In one extrusion run, the jacket composition has only 46.7 parts of Kadox® per hundred parts of FEP and has 20.0 parts per hundred of the ceramic microspheres (11.93 wt % of the composition). In another extrusion run, the same proportion of ceramic microspheres is present, but the Kraton® is replaced by the same amount of Siltem® 1500. In another extrusion run, the ceramic microsphere content is decreased to 10 parts per hundred parts of FEP and the same hydrocarbon polymer (Siltem® 1500) is used, the proportion of ceramic microspheres in this composition being 5.96 wt %. All of these jacket compositions provide an advantage over the Example 12 composition in exhibiting no spark faults in wire line testing applying a voltage of 3000 V to the jacket at a line speed of about 53 m/min for at least 2 min. The jacket for coaxial cable is prone to spark faults because of the underlying metal braid. Use of the ceramic microspheres to constitute at least part of the char-forming agent in the jacket eliminates spark faults. In still another extrusion run, the jacket composition contains less Kadox® than Example 12, i.e. 50 parts per hundred parts of FEP, 1.0 part of Siltem® 1500 instead of the 1 part of Kraton®, and additionally 2.5 parts of Aerosile® R-972 fumed silica per 100 parts of FEP. This jacket too exhibits no spark faults.

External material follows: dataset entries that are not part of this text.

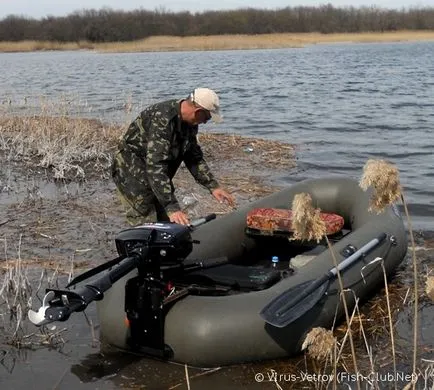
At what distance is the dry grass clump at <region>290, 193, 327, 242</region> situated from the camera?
8.02 feet

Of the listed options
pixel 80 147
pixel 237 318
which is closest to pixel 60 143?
pixel 80 147

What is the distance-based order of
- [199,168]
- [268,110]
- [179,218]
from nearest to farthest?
1. [179,218]
2. [199,168]
3. [268,110]

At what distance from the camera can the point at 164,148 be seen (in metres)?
4.59

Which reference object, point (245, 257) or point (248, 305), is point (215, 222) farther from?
point (248, 305)

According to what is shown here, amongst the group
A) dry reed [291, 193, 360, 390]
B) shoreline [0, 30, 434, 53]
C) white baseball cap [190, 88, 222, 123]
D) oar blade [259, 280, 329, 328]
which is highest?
shoreline [0, 30, 434, 53]

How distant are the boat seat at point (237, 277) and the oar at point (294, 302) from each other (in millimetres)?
381

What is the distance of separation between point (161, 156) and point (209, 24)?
5157 cm

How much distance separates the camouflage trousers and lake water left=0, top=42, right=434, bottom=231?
312 cm

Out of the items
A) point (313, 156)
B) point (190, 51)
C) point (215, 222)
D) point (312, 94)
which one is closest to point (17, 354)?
point (215, 222)

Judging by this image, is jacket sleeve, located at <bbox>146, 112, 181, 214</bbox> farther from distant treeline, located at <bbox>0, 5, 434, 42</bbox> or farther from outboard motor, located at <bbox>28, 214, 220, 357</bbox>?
distant treeline, located at <bbox>0, 5, 434, 42</bbox>

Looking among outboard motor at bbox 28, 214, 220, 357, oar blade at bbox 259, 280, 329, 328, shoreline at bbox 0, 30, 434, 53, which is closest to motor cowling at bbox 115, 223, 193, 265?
outboard motor at bbox 28, 214, 220, 357

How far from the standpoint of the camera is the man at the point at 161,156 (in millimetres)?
4508

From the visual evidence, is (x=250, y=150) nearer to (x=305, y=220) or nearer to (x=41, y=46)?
(x=305, y=220)

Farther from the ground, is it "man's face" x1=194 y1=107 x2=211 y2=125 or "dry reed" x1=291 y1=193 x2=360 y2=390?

All of these jacket compositions are also applied as a jacket over four twisted pairs of insulated wire for comparison of the burn/smoke generation performance (NFPA-255) with the jacket of Example 12, and these jacket compositions performs as well as the Example 12 jacket in this regard.
Example 19
This Example addresses another surprising property of the jacket composition, namely that upon burning, the volatile combustion products of the jacket composition are surprisingly low in acid amount and acidity. The procedure for determining these combustion products simulates burning by subjecting a sample of the composition to high heat in the presence of oxygen for a sufficient time to consume all of the composition and analyzing the resultant volatile products for acid generation and acidity. The volatilization of the composition in the presence of oxygen leads to the formation of fluoro-acids.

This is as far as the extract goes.